Detection Method:Sandwich
Test principle:This assay employs a two-site sandwich ELISA to quantitate UBD in samples. An antibody specific for UBD has been pre-coated onto a microplate. Standards and samples are pipetted into the wells and anyUBD present is bound by the immobilized antibody. After removing any unbound substances, a biotin-conjugated antibody specific for UBD is added to the wells. After washing, Streptavidin conjugated Horseradish Peroxidase (HRP) is added to the wells. Following a wash to remove any unbound avidin-enzyme reagent, a substrate solution is added to the wells and color develops in proportion to the amount of UBD bound in the initial step. The color development is stopped and the intensity of the color is measured.

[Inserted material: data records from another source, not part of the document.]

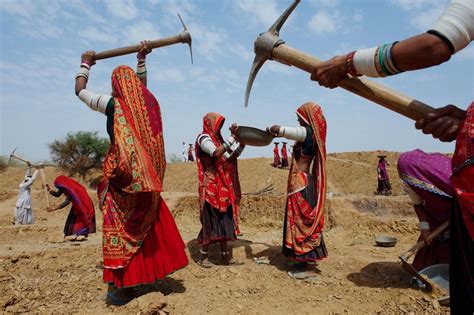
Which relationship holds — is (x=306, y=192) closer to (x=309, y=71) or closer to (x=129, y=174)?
(x=129, y=174)

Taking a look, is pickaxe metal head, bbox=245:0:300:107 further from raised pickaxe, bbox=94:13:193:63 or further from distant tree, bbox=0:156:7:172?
distant tree, bbox=0:156:7:172

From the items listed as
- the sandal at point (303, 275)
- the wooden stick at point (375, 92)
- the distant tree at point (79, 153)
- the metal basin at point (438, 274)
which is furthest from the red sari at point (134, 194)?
the distant tree at point (79, 153)

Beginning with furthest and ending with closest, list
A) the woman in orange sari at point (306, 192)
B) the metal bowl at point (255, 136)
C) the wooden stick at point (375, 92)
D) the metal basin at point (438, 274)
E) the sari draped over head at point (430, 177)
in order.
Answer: the woman in orange sari at point (306, 192)
the metal bowl at point (255, 136)
the metal basin at point (438, 274)
the sari draped over head at point (430, 177)
the wooden stick at point (375, 92)

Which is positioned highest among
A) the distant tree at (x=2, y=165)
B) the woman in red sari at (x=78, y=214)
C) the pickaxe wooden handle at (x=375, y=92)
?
the distant tree at (x=2, y=165)

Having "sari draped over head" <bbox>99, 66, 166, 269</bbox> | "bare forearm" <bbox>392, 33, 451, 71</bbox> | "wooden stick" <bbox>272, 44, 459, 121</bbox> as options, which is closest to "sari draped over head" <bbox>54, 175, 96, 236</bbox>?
"sari draped over head" <bbox>99, 66, 166, 269</bbox>

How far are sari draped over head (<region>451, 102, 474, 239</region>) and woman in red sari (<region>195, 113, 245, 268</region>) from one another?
3561 mm

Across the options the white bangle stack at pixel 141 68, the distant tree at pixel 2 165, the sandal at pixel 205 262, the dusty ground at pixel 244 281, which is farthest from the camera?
the distant tree at pixel 2 165

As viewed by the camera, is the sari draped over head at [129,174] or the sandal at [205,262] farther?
the sandal at [205,262]

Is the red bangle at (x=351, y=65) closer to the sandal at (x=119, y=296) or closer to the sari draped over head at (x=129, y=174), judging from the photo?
the sari draped over head at (x=129, y=174)

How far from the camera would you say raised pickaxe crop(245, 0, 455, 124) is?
1.74m

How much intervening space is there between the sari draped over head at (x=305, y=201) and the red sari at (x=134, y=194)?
1644 mm

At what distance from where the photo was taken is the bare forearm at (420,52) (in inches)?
58.3

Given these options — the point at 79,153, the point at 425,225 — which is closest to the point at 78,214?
the point at 425,225

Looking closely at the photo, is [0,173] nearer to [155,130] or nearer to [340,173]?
[340,173]
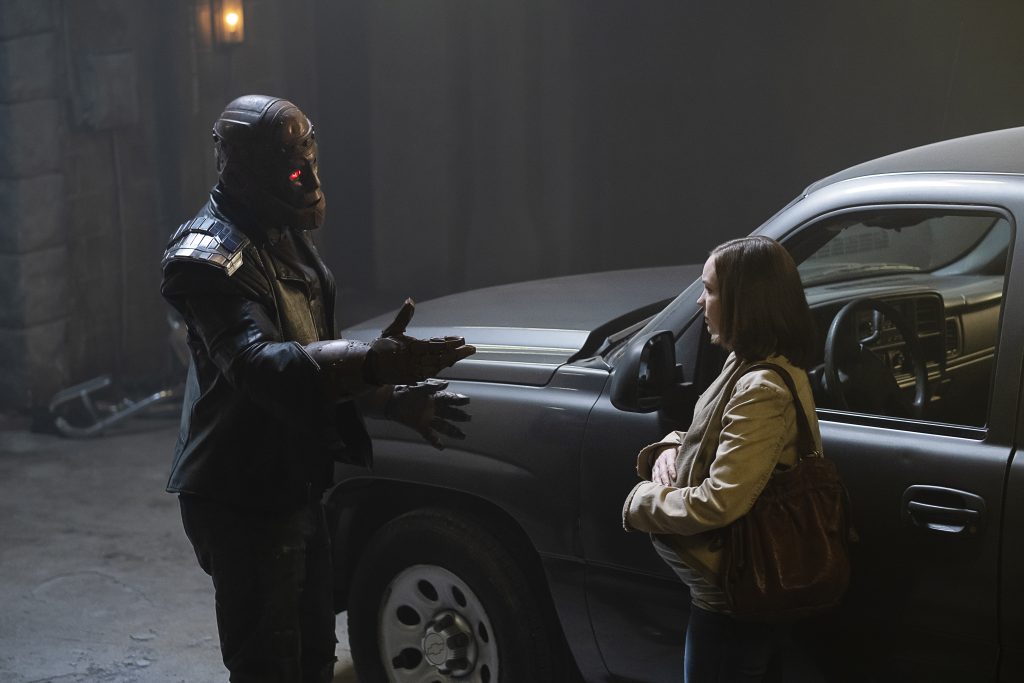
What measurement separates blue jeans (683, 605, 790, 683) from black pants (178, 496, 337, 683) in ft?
3.03


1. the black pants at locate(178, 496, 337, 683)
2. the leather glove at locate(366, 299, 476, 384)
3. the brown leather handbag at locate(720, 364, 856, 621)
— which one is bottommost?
the black pants at locate(178, 496, 337, 683)

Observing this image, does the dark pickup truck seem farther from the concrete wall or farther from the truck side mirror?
the concrete wall

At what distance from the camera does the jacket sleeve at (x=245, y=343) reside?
287 centimetres

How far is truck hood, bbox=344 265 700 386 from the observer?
12.3 feet

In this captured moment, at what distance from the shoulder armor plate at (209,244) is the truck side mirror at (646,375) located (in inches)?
35.7

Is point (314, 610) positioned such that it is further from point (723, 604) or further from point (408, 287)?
point (408, 287)

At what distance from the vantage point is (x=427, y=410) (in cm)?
326

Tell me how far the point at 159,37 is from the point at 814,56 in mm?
4152

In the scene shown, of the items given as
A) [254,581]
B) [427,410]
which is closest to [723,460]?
[427,410]

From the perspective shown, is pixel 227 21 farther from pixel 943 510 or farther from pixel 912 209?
pixel 943 510

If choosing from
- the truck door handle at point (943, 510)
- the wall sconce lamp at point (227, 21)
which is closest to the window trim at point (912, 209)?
the truck door handle at point (943, 510)

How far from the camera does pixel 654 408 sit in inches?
126

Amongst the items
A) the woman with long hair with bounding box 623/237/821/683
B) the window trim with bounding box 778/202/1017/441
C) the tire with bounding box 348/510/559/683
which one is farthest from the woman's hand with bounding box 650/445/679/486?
the tire with bounding box 348/510/559/683

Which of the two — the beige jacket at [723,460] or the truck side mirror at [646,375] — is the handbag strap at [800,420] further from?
the truck side mirror at [646,375]
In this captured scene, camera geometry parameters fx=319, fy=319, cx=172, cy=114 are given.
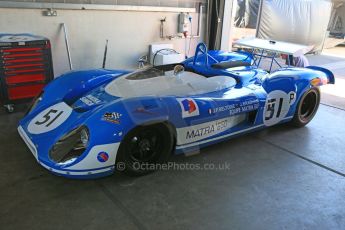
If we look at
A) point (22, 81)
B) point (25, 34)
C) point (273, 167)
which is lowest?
point (273, 167)

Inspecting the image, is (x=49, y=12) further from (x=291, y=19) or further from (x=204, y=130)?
(x=291, y=19)

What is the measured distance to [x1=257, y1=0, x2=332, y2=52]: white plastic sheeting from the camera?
8.51m

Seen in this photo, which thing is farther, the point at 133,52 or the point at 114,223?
the point at 133,52

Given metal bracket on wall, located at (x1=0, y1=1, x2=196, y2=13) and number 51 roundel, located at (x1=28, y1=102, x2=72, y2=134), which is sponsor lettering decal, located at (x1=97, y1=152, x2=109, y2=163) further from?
metal bracket on wall, located at (x1=0, y1=1, x2=196, y2=13)

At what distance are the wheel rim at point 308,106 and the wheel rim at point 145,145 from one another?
6.04ft

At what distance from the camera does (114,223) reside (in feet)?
6.00

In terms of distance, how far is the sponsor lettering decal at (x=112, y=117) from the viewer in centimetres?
204

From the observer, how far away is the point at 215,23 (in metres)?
5.83

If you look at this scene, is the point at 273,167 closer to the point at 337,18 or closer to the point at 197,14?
the point at 197,14

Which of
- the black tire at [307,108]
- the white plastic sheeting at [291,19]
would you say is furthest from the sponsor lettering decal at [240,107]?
the white plastic sheeting at [291,19]

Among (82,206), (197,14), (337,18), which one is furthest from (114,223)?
(337,18)

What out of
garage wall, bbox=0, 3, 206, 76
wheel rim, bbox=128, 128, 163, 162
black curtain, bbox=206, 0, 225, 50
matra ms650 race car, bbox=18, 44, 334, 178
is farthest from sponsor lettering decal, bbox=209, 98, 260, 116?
black curtain, bbox=206, 0, 225, 50

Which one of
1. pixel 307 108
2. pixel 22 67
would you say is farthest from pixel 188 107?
pixel 22 67

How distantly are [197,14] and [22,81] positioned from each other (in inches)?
131
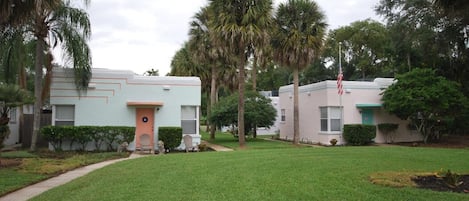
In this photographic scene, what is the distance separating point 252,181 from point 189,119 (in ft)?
37.8

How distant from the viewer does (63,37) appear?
55.5 feet

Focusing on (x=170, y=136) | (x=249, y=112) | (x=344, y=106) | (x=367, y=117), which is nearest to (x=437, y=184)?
(x=170, y=136)

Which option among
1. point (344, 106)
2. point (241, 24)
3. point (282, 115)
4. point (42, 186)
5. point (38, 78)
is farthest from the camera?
point (282, 115)

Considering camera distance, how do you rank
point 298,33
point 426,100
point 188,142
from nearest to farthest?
point 188,142 < point 426,100 < point 298,33

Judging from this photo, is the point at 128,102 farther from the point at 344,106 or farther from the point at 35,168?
the point at 344,106

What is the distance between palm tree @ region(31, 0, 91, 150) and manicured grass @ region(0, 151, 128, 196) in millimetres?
2153

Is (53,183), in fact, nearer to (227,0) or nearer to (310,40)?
(227,0)

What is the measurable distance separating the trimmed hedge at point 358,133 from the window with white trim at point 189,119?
8.89m

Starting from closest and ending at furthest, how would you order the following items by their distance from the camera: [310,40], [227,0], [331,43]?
[227,0], [310,40], [331,43]

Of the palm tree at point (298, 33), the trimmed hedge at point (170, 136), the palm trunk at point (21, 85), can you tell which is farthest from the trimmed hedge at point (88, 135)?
the palm tree at point (298, 33)

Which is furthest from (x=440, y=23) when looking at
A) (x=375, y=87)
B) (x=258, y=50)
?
(x=258, y=50)

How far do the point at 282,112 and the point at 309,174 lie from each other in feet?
61.5

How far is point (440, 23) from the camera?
2325 cm

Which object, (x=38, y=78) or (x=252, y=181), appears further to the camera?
(x=38, y=78)
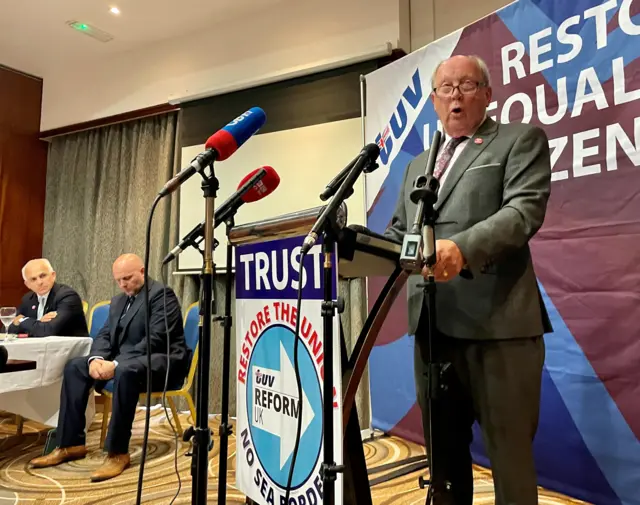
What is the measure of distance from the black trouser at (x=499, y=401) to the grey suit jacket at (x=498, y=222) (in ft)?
0.14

Product Overview:Ubiquitin D is a protein encoded by the UBD gene.Using selective cDNA hybridization of a YAC containing the HLA-F locus region on chromosome 6, followed by Southern and Northern blot analyses, Fan et al. (1996) isolated a cDNA, which they called 1F12, encoding a protein similar to diubiquitin. The 1.1-kb transcript was detected only in B-cell lines transformed by Epstein-Barr virus.
By subtractive hybridization of dendritic cell (DC) libraries and EST database searching, Bates et al. (1997) obtained a full-length cDNA encoding diubiquitin. The predicted 165-amino acid protein has 2 ubiquitin-like domains, each of which has 2 cysteines. Southern blot analysis indicated that the cDNA represents a single-copy gene.